Even though respondents believed counseling teens about use of tobacco or e-cigarettes can reduce the likelihood that they will start using them, providers were much less likely to discuss e-cigarettes than tobacco with teens.

Nearly all the doctors (97%) reported asking teens about their use of tobacco, but only about half (52%) asked about e-cigarette use (P less than .001). And only about one in five doctors (21%) reported counseling teens about using e-cigarettes, compared with 47% of those who advised teens regarding tobacco use (P = .002).

Over a third of responding physicians (37%) reported helping adolescent patients quit using tobacco, but just 7% reported doing so with e-cigarettes (P less than .001).
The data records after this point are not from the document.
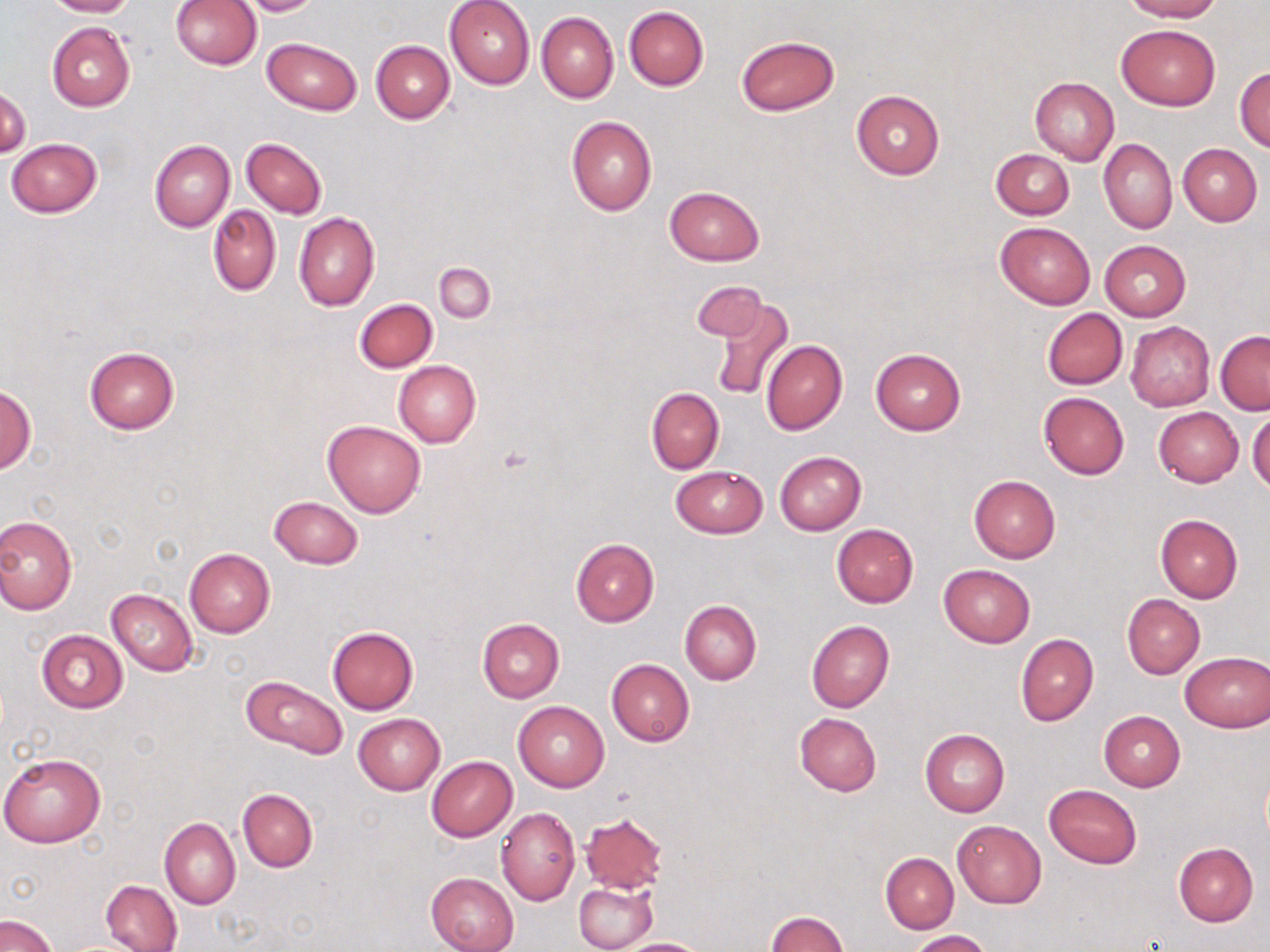
{
  "slide_level_diagnosis": "negative for blood parasites",
  "uninfected_red_blood_cell_locations": "approximate bounding boxes as (x1, y1, x2, y2) in pixels: (44, 0, 135, 18), (170, 0, 261, 71), (236, 0, 323, 15), (444, 0, 536, 90), (1125, 0, 1220, 22), (624, 6, 709, 90), (536, 12, 618, 103), (47, 22, 135, 112), (1116, 23, 1221, 111), (735, 35, 840, 115), (262, 36, 361, 116), (370, 41, 455, 124), (1235, 66, 1270, 152), (1030, 77, 1120, 164), (1, 84, 31, 159), (850, 88, 945, 180), (566, 115, 657, 215), (241, 137, 326, 219), (7, 138, 103, 217), (1098, 139, 1176, 233), (150, 141, 234, 231), (1178, 144, 1261, 226), (991, 149, 1074, 220), (664, 186, 765, 266), (208, 205, 281, 296), (294, 212, 379, 311), (994, 222, 1096, 309), (1100, 240, 1191, 320), (434, 263, 495, 322), (692, 280, 770, 344), (708, 295, 793, 402), (354, 298, 438, 373), (1043, 308, 1127, 389), (1126, 322, 1215, 410), (1216, 331, 1270, 415), (760, 339, 848, 435), (84, 346, 179, 434), (870, 348, 966, 435), (393, 361, 481, 447), (1, 383, 35, 475), (646, 386, 724, 473), (1038, 392, 1129, 479), (1153, 407, 1244, 486), (1247, 409, 1270, 495), (323, 420, 427, 517), (775, 451, 866, 534), (670, 465, 768, 538), (968, 476, 1060, 563), (268, 497, 362, 569), (1154, 513, 1244, 604), (0, 515, 77, 615), (832, 524, 919, 608), (571, 538, 659, 627), (185, 548, 275, 637), (938, 564, 1034, 648), (105, 588, 198, 676), (1122, 594, 1205, 677), (679, 599, 762, 685), (477, 619, 564, 702), (806, 621, 894, 712), (327, 626, 420, 715), (37, 630, 128, 713), (1015, 633, 1098, 727), (1180, 652, 1270, 732), (607, 658, 694, 746), (241, 675, 347, 758), (513, 700, 609, 792), (1098, 712, 1185, 791), (794, 713, 881, 797), (354, 714, 444, 795), (920, 729, 1009, 817), (0, 752, 105, 848), (426, 756, 518, 842), (1045, 784, 1141, 868), (237, 788, 318, 873), (496, 807, 580, 906), (581, 814, 668, 891), (160, 816, 240, 909), (952, 819, 1047, 908), (1173, 843, 1259, 926), (879, 853, 958, 934), (425, 872, 520, 952), (101, 880, 182, 952), (574, 881, 658, 952), (766, 910, 848, 951), (0, 913, 58, 952), (908, 930, 991, 951), (616, 938, 714, 952)",
  "image_size": "1270×952 pixels",
  "stain": "May-Grünwald-Giemsa",
  "field_of_view": "single",
  "magnification": "1000x",
  "preparation": "thin blood film",
  "modality": "optical microscopy"
}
Doctors overwhelmingly reported feeling comfortable talking about tobacco with teens (98%), but fewer felt comfortable discussing e-cigarettes (77%; P less than .001). Respondents similarly were less comfortable discussing e-cigarettes (55%) than tobacco (87%) with parents (P less than .001).

Very few pediatricians asked parents about their use of e-cigarettes (5%) or advised them about e-cigarettes’ harms (7%), and even fewer reported helping parents quit using them (2%). By contrast, more than half of pediatricians (60%) asked parents about smoking or advised them about tobacco use harms (52%), and nearly one-third (31%) reported helping parents quit smoking (P less than .001 for all comparisons).

The biggest barrier to discussing e-cigarettes with families was, as with discussing tobacco, not having enough time. But about twice as many respondents cited insufficient knowledge as a barrier for e-cigarettes as for tobacco (P = .003). A small percentage of respondents (less than 20%) also reported feeling unsure about the harm of e-cigarettes (P = .001).

Lack of training was a significant barrier to physicians’ discussion of e-cigarettes as well. Many more physicians reported receiving training in medical school on tobacco and traditional cigarettes (78%) than on e-cigarettes (13%), possibly because of how recently e-cigarettes have become widely available (P less than .001).

More physicians reported receiving training related to e-cigarettes during residency (36%), but it still fell well short of how many reported other tobacco and smoking training during residency (61%; P = .001).

The findings “emphasize the importance of increasing training about e-cig counseling,” Dr. Heinly and her associates concluded.

The researchers noted no external funding or disclosures.